He locked his door on the way out. He had left nothing behind that he could not afford to lose. He walked down the hall and reached the elevator, but he passed by this and walked to the stairwell. The building wasn’t in the best repair and he figured the elevator wouldn’t be either. Being trapped on one for several hours was not part of his plan.

He heard it before he could see anything. A man. A woman. And what sounded like a child.

He opened the door and stepped through. It was actually three grown men, a teenage girl about sixteen, and a boy who looked about five. One man was a Latino, one black, and the other had skin color the same as Puller’s. He appreciated diversity in prickish felons.

The girl—clearly against her will—was being held against the wall by the Latino. The black man had hold of the crying boy, restraining him. The kid was swinging his arms and trying to strike out. The white man was standing in front of the girl, a smile on his face. He had loosened his belt and was in the middle of unbuttoning his pants. His intent was as obvious as such intent had been for thousands of years.

Men forcing themselves on women.

When the door opened, the white guy, without even looking to see who it was, snarled, “Get the hell out of here. Now!”

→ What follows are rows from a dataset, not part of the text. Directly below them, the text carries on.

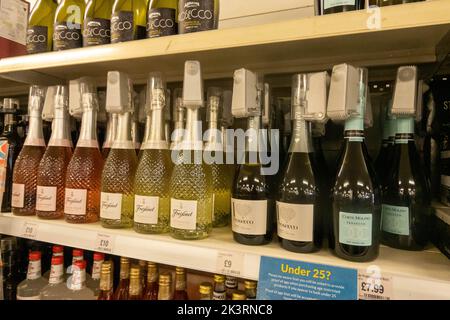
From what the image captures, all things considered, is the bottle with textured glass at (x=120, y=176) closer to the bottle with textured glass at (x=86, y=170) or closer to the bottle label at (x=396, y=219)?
the bottle with textured glass at (x=86, y=170)

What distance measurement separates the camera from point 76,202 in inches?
28.8

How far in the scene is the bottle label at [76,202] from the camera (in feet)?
2.40

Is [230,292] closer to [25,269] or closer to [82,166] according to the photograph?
[82,166]

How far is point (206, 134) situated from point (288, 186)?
26 cm

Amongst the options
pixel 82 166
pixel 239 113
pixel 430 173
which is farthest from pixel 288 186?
pixel 82 166

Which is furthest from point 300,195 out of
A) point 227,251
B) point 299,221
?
point 227,251

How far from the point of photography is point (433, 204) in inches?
25.0

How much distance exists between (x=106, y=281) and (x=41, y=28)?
72cm

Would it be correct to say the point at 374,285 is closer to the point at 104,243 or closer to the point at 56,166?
the point at 104,243

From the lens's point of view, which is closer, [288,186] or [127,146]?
[288,186]

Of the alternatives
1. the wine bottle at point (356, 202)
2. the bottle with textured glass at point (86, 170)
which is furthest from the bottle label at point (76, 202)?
the wine bottle at point (356, 202)

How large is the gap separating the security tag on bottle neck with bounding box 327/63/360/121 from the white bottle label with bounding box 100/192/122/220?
47cm

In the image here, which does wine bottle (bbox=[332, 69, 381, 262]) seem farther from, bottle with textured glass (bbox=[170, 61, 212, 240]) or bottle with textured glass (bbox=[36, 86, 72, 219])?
bottle with textured glass (bbox=[36, 86, 72, 219])

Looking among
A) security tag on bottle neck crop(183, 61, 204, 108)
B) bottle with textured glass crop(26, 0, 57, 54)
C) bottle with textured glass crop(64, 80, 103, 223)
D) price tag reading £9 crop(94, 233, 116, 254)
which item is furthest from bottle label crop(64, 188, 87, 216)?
bottle with textured glass crop(26, 0, 57, 54)
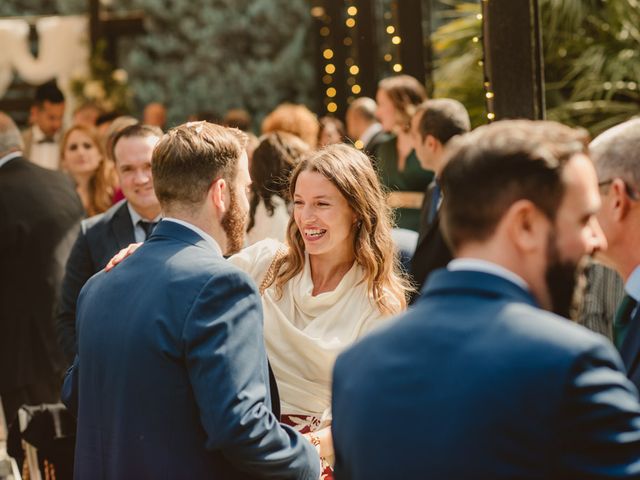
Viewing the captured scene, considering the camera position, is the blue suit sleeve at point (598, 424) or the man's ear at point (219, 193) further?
the man's ear at point (219, 193)

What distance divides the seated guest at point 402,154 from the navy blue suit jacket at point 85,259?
2602 millimetres

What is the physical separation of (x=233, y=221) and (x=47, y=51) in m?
13.1

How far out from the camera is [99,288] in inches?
102

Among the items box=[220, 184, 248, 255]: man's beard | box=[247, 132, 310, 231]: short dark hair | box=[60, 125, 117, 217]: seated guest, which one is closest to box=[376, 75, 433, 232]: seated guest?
box=[247, 132, 310, 231]: short dark hair

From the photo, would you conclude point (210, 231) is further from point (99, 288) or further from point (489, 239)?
point (489, 239)

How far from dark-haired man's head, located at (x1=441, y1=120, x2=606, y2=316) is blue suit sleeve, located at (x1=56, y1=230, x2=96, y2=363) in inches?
110

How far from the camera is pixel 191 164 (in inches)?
101

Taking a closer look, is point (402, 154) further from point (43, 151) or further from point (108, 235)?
point (43, 151)

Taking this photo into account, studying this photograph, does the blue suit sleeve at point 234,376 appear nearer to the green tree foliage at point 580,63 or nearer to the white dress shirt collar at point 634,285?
the white dress shirt collar at point 634,285

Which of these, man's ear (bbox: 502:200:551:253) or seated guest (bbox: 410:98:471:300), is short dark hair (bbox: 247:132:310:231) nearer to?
seated guest (bbox: 410:98:471:300)

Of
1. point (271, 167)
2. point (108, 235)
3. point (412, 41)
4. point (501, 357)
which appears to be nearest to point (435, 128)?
point (271, 167)

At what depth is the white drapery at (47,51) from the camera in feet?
48.7

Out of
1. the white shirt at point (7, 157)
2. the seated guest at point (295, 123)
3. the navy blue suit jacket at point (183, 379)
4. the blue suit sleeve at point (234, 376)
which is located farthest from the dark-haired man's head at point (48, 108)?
the blue suit sleeve at point (234, 376)

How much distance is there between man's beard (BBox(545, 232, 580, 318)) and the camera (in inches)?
66.4
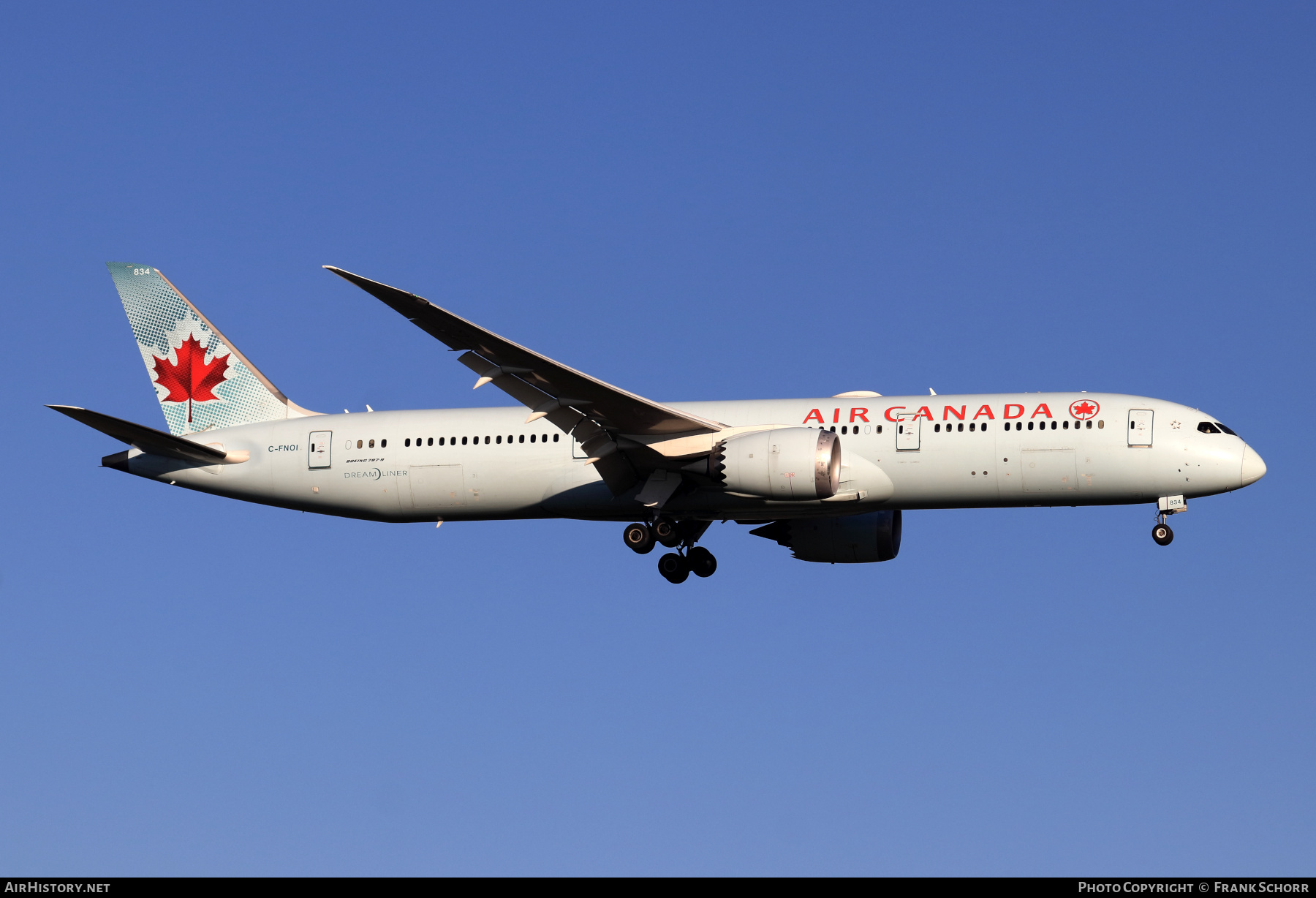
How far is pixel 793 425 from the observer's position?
36.6 m

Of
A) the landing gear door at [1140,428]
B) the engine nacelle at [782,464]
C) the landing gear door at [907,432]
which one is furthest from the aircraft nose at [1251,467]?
the engine nacelle at [782,464]

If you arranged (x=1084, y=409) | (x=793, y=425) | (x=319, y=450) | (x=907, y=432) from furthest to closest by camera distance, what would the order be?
1. (x=319, y=450)
2. (x=793, y=425)
3. (x=907, y=432)
4. (x=1084, y=409)

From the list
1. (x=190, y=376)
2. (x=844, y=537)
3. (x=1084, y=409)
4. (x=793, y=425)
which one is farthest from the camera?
(x=190, y=376)

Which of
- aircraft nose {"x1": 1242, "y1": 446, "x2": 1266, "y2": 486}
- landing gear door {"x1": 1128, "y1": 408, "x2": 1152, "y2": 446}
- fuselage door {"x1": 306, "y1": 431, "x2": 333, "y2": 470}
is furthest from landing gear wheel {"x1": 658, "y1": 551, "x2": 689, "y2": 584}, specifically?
aircraft nose {"x1": 1242, "y1": 446, "x2": 1266, "y2": 486}

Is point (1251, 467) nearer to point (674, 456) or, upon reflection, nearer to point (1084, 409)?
point (1084, 409)

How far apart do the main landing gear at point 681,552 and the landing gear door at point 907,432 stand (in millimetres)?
6012

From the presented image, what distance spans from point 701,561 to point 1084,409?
1019 cm

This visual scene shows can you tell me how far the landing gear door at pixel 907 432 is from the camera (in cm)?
3525

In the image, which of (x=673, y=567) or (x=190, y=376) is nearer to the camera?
(x=673, y=567)

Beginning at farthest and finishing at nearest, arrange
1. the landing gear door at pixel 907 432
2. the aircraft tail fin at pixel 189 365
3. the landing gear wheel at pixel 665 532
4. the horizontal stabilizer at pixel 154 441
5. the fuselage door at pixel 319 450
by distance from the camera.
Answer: the aircraft tail fin at pixel 189 365 → the fuselage door at pixel 319 450 → the landing gear wheel at pixel 665 532 → the horizontal stabilizer at pixel 154 441 → the landing gear door at pixel 907 432

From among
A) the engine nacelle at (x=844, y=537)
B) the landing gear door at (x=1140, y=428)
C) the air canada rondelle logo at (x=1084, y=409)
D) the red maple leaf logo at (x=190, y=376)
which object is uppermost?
the red maple leaf logo at (x=190, y=376)

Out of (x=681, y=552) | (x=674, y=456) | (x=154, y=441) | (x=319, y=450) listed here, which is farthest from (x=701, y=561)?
(x=154, y=441)

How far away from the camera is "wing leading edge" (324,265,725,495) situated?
3111 centimetres

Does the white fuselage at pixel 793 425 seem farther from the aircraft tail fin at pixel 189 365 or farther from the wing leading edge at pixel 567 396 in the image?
the wing leading edge at pixel 567 396
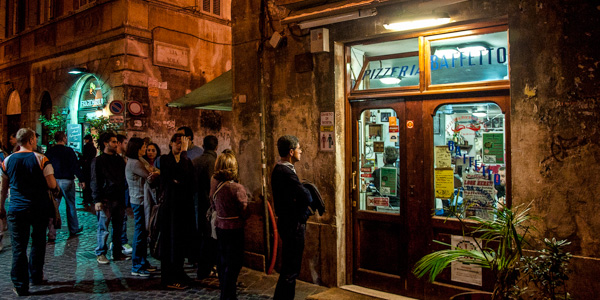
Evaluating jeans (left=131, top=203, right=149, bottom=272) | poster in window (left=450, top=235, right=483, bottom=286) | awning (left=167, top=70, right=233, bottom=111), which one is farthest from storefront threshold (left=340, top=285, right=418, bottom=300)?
awning (left=167, top=70, right=233, bottom=111)

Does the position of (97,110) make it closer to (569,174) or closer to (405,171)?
(405,171)

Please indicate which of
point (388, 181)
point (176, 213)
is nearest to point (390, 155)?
point (388, 181)

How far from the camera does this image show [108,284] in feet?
19.1

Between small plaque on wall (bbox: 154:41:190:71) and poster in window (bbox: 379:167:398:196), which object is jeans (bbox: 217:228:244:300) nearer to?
poster in window (bbox: 379:167:398:196)

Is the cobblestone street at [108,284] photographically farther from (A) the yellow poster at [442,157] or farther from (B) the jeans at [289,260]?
(A) the yellow poster at [442,157]

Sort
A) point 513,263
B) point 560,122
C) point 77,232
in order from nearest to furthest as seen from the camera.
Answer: point 513,263 < point 560,122 < point 77,232

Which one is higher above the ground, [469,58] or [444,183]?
[469,58]

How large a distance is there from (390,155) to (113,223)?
4.67 m

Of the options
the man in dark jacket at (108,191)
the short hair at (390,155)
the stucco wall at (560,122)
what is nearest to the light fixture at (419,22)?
the stucco wall at (560,122)

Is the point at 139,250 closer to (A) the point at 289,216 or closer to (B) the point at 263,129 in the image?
(B) the point at 263,129

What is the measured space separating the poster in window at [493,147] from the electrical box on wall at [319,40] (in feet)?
7.52

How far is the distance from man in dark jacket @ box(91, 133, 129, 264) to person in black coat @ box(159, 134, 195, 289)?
176 centimetres

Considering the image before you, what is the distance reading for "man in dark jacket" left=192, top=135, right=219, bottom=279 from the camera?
5844 mm

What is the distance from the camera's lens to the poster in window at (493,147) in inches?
181
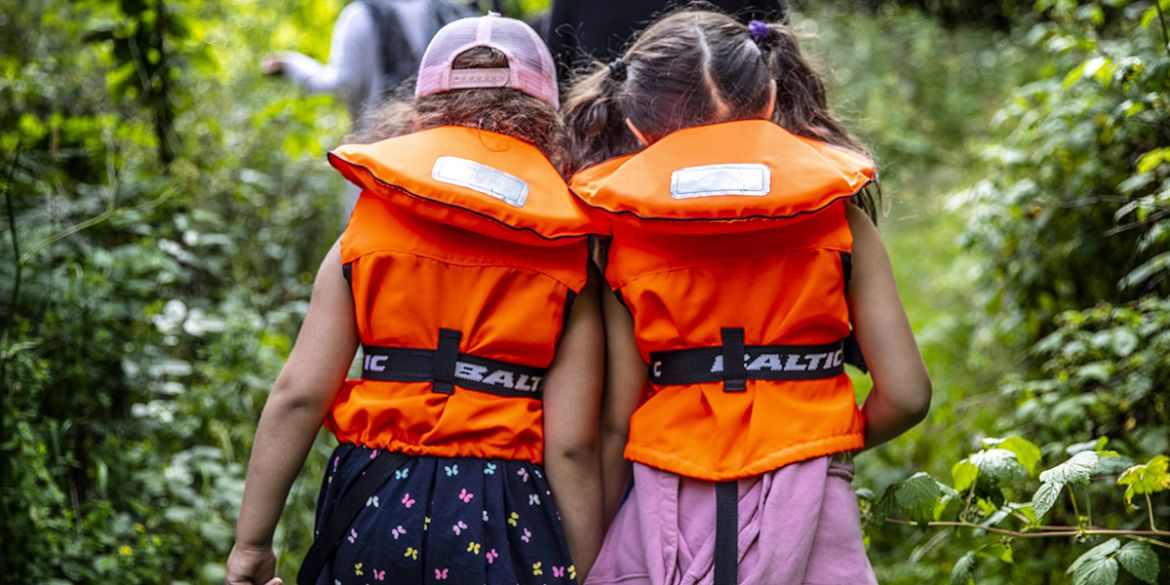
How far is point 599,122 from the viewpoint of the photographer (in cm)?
231

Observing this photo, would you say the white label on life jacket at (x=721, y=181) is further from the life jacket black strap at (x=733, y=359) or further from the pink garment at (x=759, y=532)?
the pink garment at (x=759, y=532)

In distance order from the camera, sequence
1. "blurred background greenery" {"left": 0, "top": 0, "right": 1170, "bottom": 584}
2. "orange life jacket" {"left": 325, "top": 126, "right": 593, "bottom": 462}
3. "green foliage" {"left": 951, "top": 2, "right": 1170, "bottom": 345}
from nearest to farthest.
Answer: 1. "orange life jacket" {"left": 325, "top": 126, "right": 593, "bottom": 462}
2. "blurred background greenery" {"left": 0, "top": 0, "right": 1170, "bottom": 584}
3. "green foliage" {"left": 951, "top": 2, "right": 1170, "bottom": 345}

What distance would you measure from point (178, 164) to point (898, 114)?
6.24 metres

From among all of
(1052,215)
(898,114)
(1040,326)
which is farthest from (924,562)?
(898,114)

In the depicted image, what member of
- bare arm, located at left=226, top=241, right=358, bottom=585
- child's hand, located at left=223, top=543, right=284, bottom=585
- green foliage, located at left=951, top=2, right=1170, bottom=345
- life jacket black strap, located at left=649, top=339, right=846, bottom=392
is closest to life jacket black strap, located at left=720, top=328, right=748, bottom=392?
life jacket black strap, located at left=649, top=339, right=846, bottom=392

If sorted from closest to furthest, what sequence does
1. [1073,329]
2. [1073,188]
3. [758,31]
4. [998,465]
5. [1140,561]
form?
1. [1140,561]
2. [998,465]
3. [758,31]
4. [1073,329]
5. [1073,188]

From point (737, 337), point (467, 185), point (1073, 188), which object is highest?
point (1073, 188)

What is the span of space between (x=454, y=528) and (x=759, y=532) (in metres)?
0.57

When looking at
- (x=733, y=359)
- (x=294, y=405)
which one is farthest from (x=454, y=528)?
(x=733, y=359)

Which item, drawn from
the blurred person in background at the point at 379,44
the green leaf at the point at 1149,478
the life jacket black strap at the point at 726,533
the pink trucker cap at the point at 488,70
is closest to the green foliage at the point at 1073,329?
the green leaf at the point at 1149,478

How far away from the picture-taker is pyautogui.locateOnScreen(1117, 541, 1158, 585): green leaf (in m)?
1.90

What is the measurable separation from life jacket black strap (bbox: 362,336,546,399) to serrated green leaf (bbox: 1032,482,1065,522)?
3.32 ft

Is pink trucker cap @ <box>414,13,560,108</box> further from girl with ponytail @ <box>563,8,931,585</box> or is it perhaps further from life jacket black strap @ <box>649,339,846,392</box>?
life jacket black strap @ <box>649,339,846,392</box>

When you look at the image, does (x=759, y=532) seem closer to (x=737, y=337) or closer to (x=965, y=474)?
(x=737, y=337)
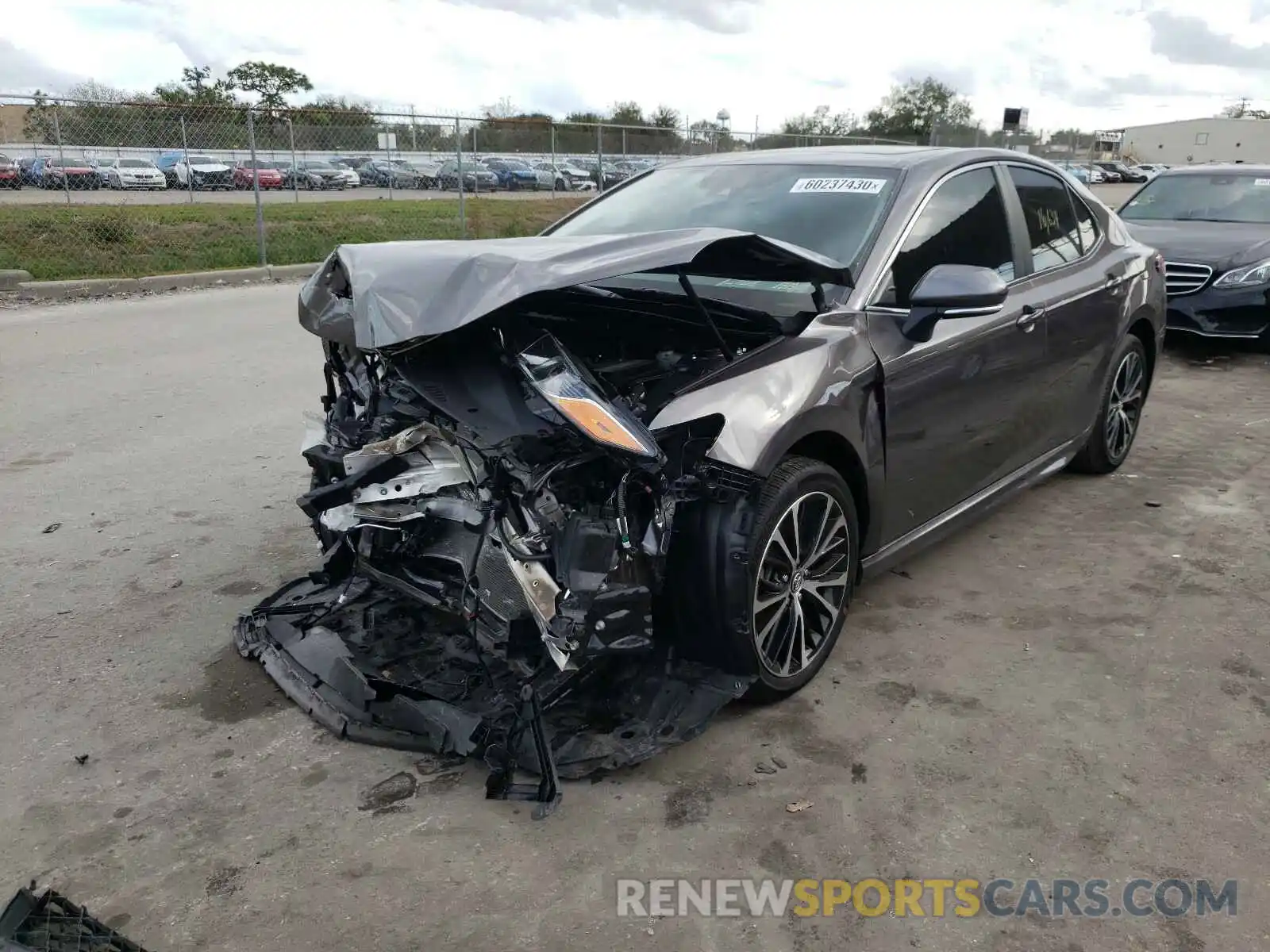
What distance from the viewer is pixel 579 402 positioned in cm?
267

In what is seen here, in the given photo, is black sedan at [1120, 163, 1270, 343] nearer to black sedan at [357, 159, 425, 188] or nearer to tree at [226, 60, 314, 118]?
black sedan at [357, 159, 425, 188]

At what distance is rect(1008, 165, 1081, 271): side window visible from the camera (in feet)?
14.6

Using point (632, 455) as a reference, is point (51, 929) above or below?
below

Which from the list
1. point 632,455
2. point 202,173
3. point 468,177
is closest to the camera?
point 632,455

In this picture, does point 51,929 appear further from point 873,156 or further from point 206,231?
point 206,231

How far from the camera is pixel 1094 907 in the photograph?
2430 millimetres

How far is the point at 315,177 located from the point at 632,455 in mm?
18557

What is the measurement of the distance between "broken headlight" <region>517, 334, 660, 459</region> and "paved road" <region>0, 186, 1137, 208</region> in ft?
44.9

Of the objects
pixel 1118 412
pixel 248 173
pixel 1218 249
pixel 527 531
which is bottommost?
pixel 1118 412

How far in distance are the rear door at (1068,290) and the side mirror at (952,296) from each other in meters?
0.95

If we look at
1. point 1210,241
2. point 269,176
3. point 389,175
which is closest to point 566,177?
point 389,175

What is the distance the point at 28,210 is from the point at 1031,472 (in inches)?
539

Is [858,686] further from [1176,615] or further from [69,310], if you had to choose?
[69,310]

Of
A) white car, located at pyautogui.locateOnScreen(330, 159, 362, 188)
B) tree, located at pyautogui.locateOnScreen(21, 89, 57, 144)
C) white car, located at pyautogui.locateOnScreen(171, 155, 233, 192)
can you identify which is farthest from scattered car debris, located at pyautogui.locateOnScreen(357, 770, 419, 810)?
white car, located at pyautogui.locateOnScreen(330, 159, 362, 188)
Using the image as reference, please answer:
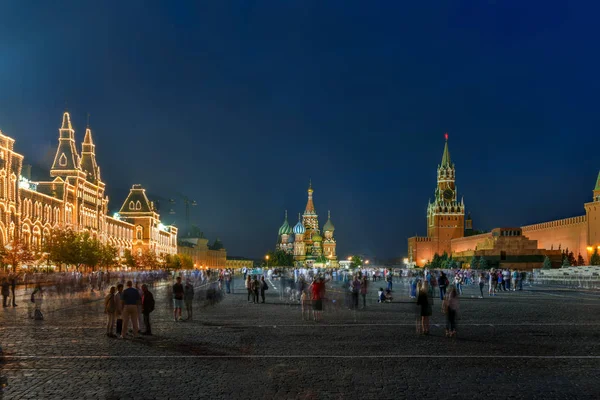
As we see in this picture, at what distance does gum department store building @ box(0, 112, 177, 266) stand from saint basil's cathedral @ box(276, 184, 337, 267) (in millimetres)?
61981

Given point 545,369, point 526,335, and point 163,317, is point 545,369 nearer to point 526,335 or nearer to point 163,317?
point 526,335

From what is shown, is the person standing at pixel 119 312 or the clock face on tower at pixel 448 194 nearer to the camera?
the person standing at pixel 119 312

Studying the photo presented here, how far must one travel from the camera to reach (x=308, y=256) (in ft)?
581

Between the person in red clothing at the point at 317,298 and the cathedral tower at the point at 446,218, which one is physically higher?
the cathedral tower at the point at 446,218

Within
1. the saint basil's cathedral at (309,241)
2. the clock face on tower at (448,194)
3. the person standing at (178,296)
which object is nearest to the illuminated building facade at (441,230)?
the clock face on tower at (448,194)

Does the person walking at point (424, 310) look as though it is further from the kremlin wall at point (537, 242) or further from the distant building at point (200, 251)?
the distant building at point (200, 251)

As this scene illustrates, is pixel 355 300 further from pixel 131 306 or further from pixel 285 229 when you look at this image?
pixel 285 229

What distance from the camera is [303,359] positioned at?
37.1ft

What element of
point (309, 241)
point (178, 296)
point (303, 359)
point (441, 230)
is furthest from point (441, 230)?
point (303, 359)

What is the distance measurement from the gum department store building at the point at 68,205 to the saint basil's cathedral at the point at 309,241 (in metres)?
62.0

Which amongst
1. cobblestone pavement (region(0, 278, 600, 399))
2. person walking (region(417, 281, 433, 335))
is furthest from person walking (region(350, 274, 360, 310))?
person walking (region(417, 281, 433, 335))

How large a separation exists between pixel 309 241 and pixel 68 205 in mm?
109993

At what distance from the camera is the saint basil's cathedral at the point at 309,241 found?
176700 millimetres

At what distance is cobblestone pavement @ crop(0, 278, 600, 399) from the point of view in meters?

Puller let the door shut behind him and noted the bulge in the back pocket of the white guy’s pants. Stupid place to keep your gun, but then White looked pretty dumb.

“Don’t think so. And you might as well cinch your belt back up. This is not going to go according to your plan.”

The three men turned to look at him. The girl shrank back and clutched at the boy.

White said, “You really want to do this, shithead?”

“Name’s Puller. First name John. And you are?”

White looked at his buddies and smiled. But there was nervousness behind the smile, Puller noted. The black man was the biggest, but Puller had him by four inches and forty pounds. White was five-nine and a pudgy one-ninety. The Latino was five-six, a buck fifty, and had no demonstrable muscle.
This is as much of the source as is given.